··· Metin

Öncelikle uzun süredir yoktum buralarda geç cevaplarım için özür diliyorum...
Türk müziğinin armonik sistem üzerine oturtulması ve bunun Türk müziği eğitimi almış kişiler tarafından yapılması konusu, şu anki Türk müziği üstatlarının ve hocalarımızın bile yanıtlayamadığı bir kaos gibi, i.t.ü. Türk Musikisi Devlet Konservatuarına giripte batı müziği eğitimi alır gibi, hiç bir koma ses basamayan, musikimizin o eşsiz derin tavrını anlayamayan ve hiç bir zaman anlayamayacak olan o kadar çok öğernci ve bu öğrenciler arasında mezun olanlar var ki, bu öğrencilerin yine üniversite bünyesinde eğitimci olarak kaldığını düşünürsek tartışması günler sürecek, tepeden tırnağa yanlışlarla dolu bir sistemden bahsetmek zorunda kalacağız. Zaten armonik yapıya uydurulmuş türk müziği notaları sonuç olarak artık türk müziği değildir. Türk müziği olmaktan çıkmıştır. Buna rağmen Türk Musikisi konservatuarları bu meziyetin öğretildiği en iyi kurumlar. İyimserliğimin tek sebebi belkide madalyonun diğer yüzüne baktığımda duyduğum ısdırap ve gerçeklerin karamsarlıktan başka bişey yaratmayacağı sonucudur. Belkide karamsarlığımı ters çevirip iyimser olmaya çalışıyorum, bir nevi kendimimi avutuyorum bilmem ama bildiğim birşey var ki karamsar olup eleştirmekle bir yere varılamıyor. Elimizdeki imkanları kullanmak, imkanların farkında olmakla doğru orantılı bence.

······
··· Veri kesiti

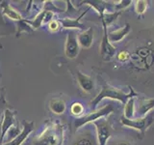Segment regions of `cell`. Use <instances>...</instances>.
<instances>
[{"instance_id": "30bf717a", "label": "cell", "mask_w": 154, "mask_h": 145, "mask_svg": "<svg viewBox=\"0 0 154 145\" xmlns=\"http://www.w3.org/2000/svg\"><path fill=\"white\" fill-rule=\"evenodd\" d=\"M0 8H1V10H2L3 14H5L8 18L12 19V21H14L18 23L24 19L21 14H19L17 11H16V10H14L7 1H2L1 3H0Z\"/></svg>"}, {"instance_id": "ac0fdd59", "label": "cell", "mask_w": 154, "mask_h": 145, "mask_svg": "<svg viewBox=\"0 0 154 145\" xmlns=\"http://www.w3.org/2000/svg\"><path fill=\"white\" fill-rule=\"evenodd\" d=\"M122 14V12H110V13H104L102 17H100L101 21H103L106 25H110L111 23H113L116 19L118 18V17Z\"/></svg>"}, {"instance_id": "7c38bea8", "label": "cell", "mask_w": 154, "mask_h": 145, "mask_svg": "<svg viewBox=\"0 0 154 145\" xmlns=\"http://www.w3.org/2000/svg\"><path fill=\"white\" fill-rule=\"evenodd\" d=\"M77 40H78L79 46H81L84 48H90L93 45L94 41V29L93 27L89 28L88 30H85L81 32L78 36H77Z\"/></svg>"}, {"instance_id": "7a4b0ae2", "label": "cell", "mask_w": 154, "mask_h": 145, "mask_svg": "<svg viewBox=\"0 0 154 145\" xmlns=\"http://www.w3.org/2000/svg\"><path fill=\"white\" fill-rule=\"evenodd\" d=\"M130 88H131V87H130ZM136 96H137V94L134 92L133 88H131L130 93H124L123 91L119 90L118 88H115V87L111 86V85L105 84L102 87V89L100 90L99 93L97 94V96L94 97V100H91V108H93V110H94L96 108V106H97V105L104 99L117 100L119 102V103L125 105L129 99L135 98Z\"/></svg>"}, {"instance_id": "277c9868", "label": "cell", "mask_w": 154, "mask_h": 145, "mask_svg": "<svg viewBox=\"0 0 154 145\" xmlns=\"http://www.w3.org/2000/svg\"><path fill=\"white\" fill-rule=\"evenodd\" d=\"M152 116L151 115H146L144 117H139V118H134V119H127L124 116L120 118V123H122L125 127L132 128L134 130H137L139 132H141L142 137H143L146 130L148 129V127L152 124Z\"/></svg>"}, {"instance_id": "8992f818", "label": "cell", "mask_w": 154, "mask_h": 145, "mask_svg": "<svg viewBox=\"0 0 154 145\" xmlns=\"http://www.w3.org/2000/svg\"><path fill=\"white\" fill-rule=\"evenodd\" d=\"M79 43L74 30H70L67 34L66 45H65V54L69 59H75L79 54Z\"/></svg>"}, {"instance_id": "9c48e42d", "label": "cell", "mask_w": 154, "mask_h": 145, "mask_svg": "<svg viewBox=\"0 0 154 145\" xmlns=\"http://www.w3.org/2000/svg\"><path fill=\"white\" fill-rule=\"evenodd\" d=\"M35 128V122L31 121V122H27V121H23V129L21 130L20 134H19L16 138H14L13 140L6 143H2L0 145H22V143L27 139Z\"/></svg>"}, {"instance_id": "e0dca14e", "label": "cell", "mask_w": 154, "mask_h": 145, "mask_svg": "<svg viewBox=\"0 0 154 145\" xmlns=\"http://www.w3.org/2000/svg\"><path fill=\"white\" fill-rule=\"evenodd\" d=\"M134 115H135V98H131L124 105L123 116L127 119H134Z\"/></svg>"}, {"instance_id": "83f0119b", "label": "cell", "mask_w": 154, "mask_h": 145, "mask_svg": "<svg viewBox=\"0 0 154 145\" xmlns=\"http://www.w3.org/2000/svg\"><path fill=\"white\" fill-rule=\"evenodd\" d=\"M0 137H1V130H0Z\"/></svg>"}, {"instance_id": "d6986e66", "label": "cell", "mask_w": 154, "mask_h": 145, "mask_svg": "<svg viewBox=\"0 0 154 145\" xmlns=\"http://www.w3.org/2000/svg\"><path fill=\"white\" fill-rule=\"evenodd\" d=\"M83 3H89V5L93 6L96 10V12L99 14L100 17H102L105 13L104 11H105L106 5H105V2L103 1H84Z\"/></svg>"}, {"instance_id": "9a60e30c", "label": "cell", "mask_w": 154, "mask_h": 145, "mask_svg": "<svg viewBox=\"0 0 154 145\" xmlns=\"http://www.w3.org/2000/svg\"><path fill=\"white\" fill-rule=\"evenodd\" d=\"M152 108H154V98L143 99L139 102L138 114L139 117H144Z\"/></svg>"}, {"instance_id": "ba28073f", "label": "cell", "mask_w": 154, "mask_h": 145, "mask_svg": "<svg viewBox=\"0 0 154 145\" xmlns=\"http://www.w3.org/2000/svg\"><path fill=\"white\" fill-rule=\"evenodd\" d=\"M96 133H97V139H98V145H106L108 139L111 137V126L108 122V120L99 119L94 122Z\"/></svg>"}, {"instance_id": "484cf974", "label": "cell", "mask_w": 154, "mask_h": 145, "mask_svg": "<svg viewBox=\"0 0 154 145\" xmlns=\"http://www.w3.org/2000/svg\"><path fill=\"white\" fill-rule=\"evenodd\" d=\"M129 57H130V55H129V53H128L127 51H122V52H120L119 54L118 55V59H119V61L124 62V61L128 60V59H129Z\"/></svg>"}, {"instance_id": "4316f807", "label": "cell", "mask_w": 154, "mask_h": 145, "mask_svg": "<svg viewBox=\"0 0 154 145\" xmlns=\"http://www.w3.org/2000/svg\"><path fill=\"white\" fill-rule=\"evenodd\" d=\"M115 145H132V144H130L128 141H119Z\"/></svg>"}, {"instance_id": "6da1fadb", "label": "cell", "mask_w": 154, "mask_h": 145, "mask_svg": "<svg viewBox=\"0 0 154 145\" xmlns=\"http://www.w3.org/2000/svg\"><path fill=\"white\" fill-rule=\"evenodd\" d=\"M65 137V126L61 123H49L33 141V145H62Z\"/></svg>"}, {"instance_id": "4fadbf2b", "label": "cell", "mask_w": 154, "mask_h": 145, "mask_svg": "<svg viewBox=\"0 0 154 145\" xmlns=\"http://www.w3.org/2000/svg\"><path fill=\"white\" fill-rule=\"evenodd\" d=\"M131 31V26H130L129 23H126L123 27L118 29V30L110 32L108 34V39L110 43H118L120 42L122 39L127 35V34Z\"/></svg>"}, {"instance_id": "7402d4cb", "label": "cell", "mask_w": 154, "mask_h": 145, "mask_svg": "<svg viewBox=\"0 0 154 145\" xmlns=\"http://www.w3.org/2000/svg\"><path fill=\"white\" fill-rule=\"evenodd\" d=\"M74 145H95L94 139L91 137H82L75 141Z\"/></svg>"}, {"instance_id": "ffe728a7", "label": "cell", "mask_w": 154, "mask_h": 145, "mask_svg": "<svg viewBox=\"0 0 154 145\" xmlns=\"http://www.w3.org/2000/svg\"><path fill=\"white\" fill-rule=\"evenodd\" d=\"M147 5H148V2L144 1V0L136 1V4H135V11H136V13L138 14H144V12L146 11Z\"/></svg>"}, {"instance_id": "5b68a950", "label": "cell", "mask_w": 154, "mask_h": 145, "mask_svg": "<svg viewBox=\"0 0 154 145\" xmlns=\"http://www.w3.org/2000/svg\"><path fill=\"white\" fill-rule=\"evenodd\" d=\"M102 25H103V38L100 45V55L104 61H110L113 58V56L116 54L117 47H114L109 41L107 25L103 21H102Z\"/></svg>"}, {"instance_id": "d4e9b609", "label": "cell", "mask_w": 154, "mask_h": 145, "mask_svg": "<svg viewBox=\"0 0 154 145\" xmlns=\"http://www.w3.org/2000/svg\"><path fill=\"white\" fill-rule=\"evenodd\" d=\"M8 108V103L6 102V100H5V97L4 96H1L0 97V125H1V116L4 112V110Z\"/></svg>"}, {"instance_id": "8fae6325", "label": "cell", "mask_w": 154, "mask_h": 145, "mask_svg": "<svg viewBox=\"0 0 154 145\" xmlns=\"http://www.w3.org/2000/svg\"><path fill=\"white\" fill-rule=\"evenodd\" d=\"M76 76H77L78 84L83 91L89 93V92H91L94 89V80L91 76L83 74V72L80 71L76 72Z\"/></svg>"}, {"instance_id": "3957f363", "label": "cell", "mask_w": 154, "mask_h": 145, "mask_svg": "<svg viewBox=\"0 0 154 145\" xmlns=\"http://www.w3.org/2000/svg\"><path fill=\"white\" fill-rule=\"evenodd\" d=\"M114 110H115V108H114L113 104H108L99 110L94 111V112H91L86 116H83V117L76 118L75 122H74V126H75L76 130L80 129L82 126L87 125L89 123H94L95 121H97L101 118L105 117V116L113 113Z\"/></svg>"}, {"instance_id": "603a6c76", "label": "cell", "mask_w": 154, "mask_h": 145, "mask_svg": "<svg viewBox=\"0 0 154 145\" xmlns=\"http://www.w3.org/2000/svg\"><path fill=\"white\" fill-rule=\"evenodd\" d=\"M47 27H48V30L50 32L54 33L59 30V29L62 27V25H61V22L59 21V19H52V21L48 23Z\"/></svg>"}, {"instance_id": "52a82bcc", "label": "cell", "mask_w": 154, "mask_h": 145, "mask_svg": "<svg viewBox=\"0 0 154 145\" xmlns=\"http://www.w3.org/2000/svg\"><path fill=\"white\" fill-rule=\"evenodd\" d=\"M16 115L17 111H14L11 108H7L3 112V119L1 125H0V130H1V137H0V144L3 143V139L6 137L8 130L11 129L13 126L16 125Z\"/></svg>"}, {"instance_id": "5bb4252c", "label": "cell", "mask_w": 154, "mask_h": 145, "mask_svg": "<svg viewBox=\"0 0 154 145\" xmlns=\"http://www.w3.org/2000/svg\"><path fill=\"white\" fill-rule=\"evenodd\" d=\"M85 14H86V12H83V14H81L77 18H62V19H59V21L61 22L62 27H64V28L84 29L85 28V25L80 22V19L83 18V16H84Z\"/></svg>"}, {"instance_id": "44dd1931", "label": "cell", "mask_w": 154, "mask_h": 145, "mask_svg": "<svg viewBox=\"0 0 154 145\" xmlns=\"http://www.w3.org/2000/svg\"><path fill=\"white\" fill-rule=\"evenodd\" d=\"M70 112L75 116H80L84 112V106L80 103H74L70 106Z\"/></svg>"}, {"instance_id": "2e32d148", "label": "cell", "mask_w": 154, "mask_h": 145, "mask_svg": "<svg viewBox=\"0 0 154 145\" xmlns=\"http://www.w3.org/2000/svg\"><path fill=\"white\" fill-rule=\"evenodd\" d=\"M48 105H49V109L54 114H63L66 110V104L62 99H52Z\"/></svg>"}, {"instance_id": "cb8c5ba5", "label": "cell", "mask_w": 154, "mask_h": 145, "mask_svg": "<svg viewBox=\"0 0 154 145\" xmlns=\"http://www.w3.org/2000/svg\"><path fill=\"white\" fill-rule=\"evenodd\" d=\"M132 3V1H130V0H120L119 2L118 3H116L115 4V10H116V12H120V11H122L123 9L125 8H127L128 6H130Z\"/></svg>"}]
</instances>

······

Alıştırma görevleri:
a) Şu üç ifadenin Türk müziği metniyle uyuşup uyuşmadığını belirtin; her biri için evet ya da hayır yazın ve kararı belirleyen sözleri metinden aynen alıntılayın. (i) Armonik yapıya uydurulmuş Türk müziği notaları artık Türk müziği sayılmaz. (ii) Yazara göre karamsar olup eleştirmek bir sonuca götürür. (iii) Yazar, Türk Musikisi konservatuarlarını bu meziyetin öğretildiği en iyi kurumlar olarak görür.
b) Türk müziği metninin devamını, son cümleden sonrasını yazarak verin.
Liste, Türk müziği metniyle ilgili değildir.

Alıştırma sonuçları:
a)
(i) Evet: "Zaten armonik yapıya uydurulmuş türk müziği notaları sonuç olarak artık türk müziği değildir."
(ii) Hayır: "karamsar olup eleştirmekle bir yere varılamıyor."
(iii) Evet: "Buna rağmen Türk Musikisi konservatuarları bu meziyetin öğretildiği en iyi kurumlar."

b)
Bir cümleniz çok ilgimi çekti ve çok gerçekdir ki, "Opera tarzında şarkılar okunuyor" , evet çünkü ya öğrenciler şan dersi almak için türk müziğini bilmeyen yada türk müziği ile şan tekniğini bir arada kullanmayı bilmeyen şan hocalarına gidiyor veya okullardaki mevcut şan dersi sistemini doğru alamıyor ki genel olarak bunun böyle olması çok normal, ülkemizde türk müziğini bozmadan şan dersi verebilecek belki 2 öğretimci vardır belkide 1 ...
TRT' nin misyonu çok açıkca bellidir ve bunu özellikle radyo bünyesinde eski üslup ve gelenekleriyle gerçekleştirmektedir yani eskiden televizyonun evlere girmeden önceki tertibiyle trt radyosu türk sanat müziği ve türk halk müziği repertuarlarını sessiz sedasız geçmekte, bantları doldurmakta ve çok değerli, muhteşem üstadlarla icralarını sürdürmekte, belki İstanbul, Ankara ve İzmirde yaşayanlarımız , TRT Radyo binalarının kapısından içeri girmekten korkmamalıyız, çünkü gerçekten hepsinin kapısı, girişi, fuayesi ve bahçesi askeri bir disiplinle korunup, düzenlenmekte. T.V. deki programların modernizayonla ve yeni eserlerin seçilmesiyle yapılma nedeni çok açık ki zaten uzak olan Türk Müziği Dinleyicisi olmayan kişileride bu kültüre çekmeye çalışmak. Ne acıdır ki toplumu bu kültüre yakınlaştırabilmek için modern formları ve basit kompozisyonları repertuara almak zorundalar. Ağır formlar ve klasik bir repertuarla zaten yozlaşan toplumu bu kültüre çekmek çok daha zor olacaktır. Fakat burada ki yanlış şüphesiz belli bir kültürdeki insanlara yönelik repertuara yer kalmaması ve programların çoğunlukla modern tarzda olmasıdır.
Şayet bir sorun varsa ve bunun farkında olanlar varsa, sorun farkındalıkla doğru orantılı olarak çözülecektir, bu konuda bütün yük bizlere düşüyor.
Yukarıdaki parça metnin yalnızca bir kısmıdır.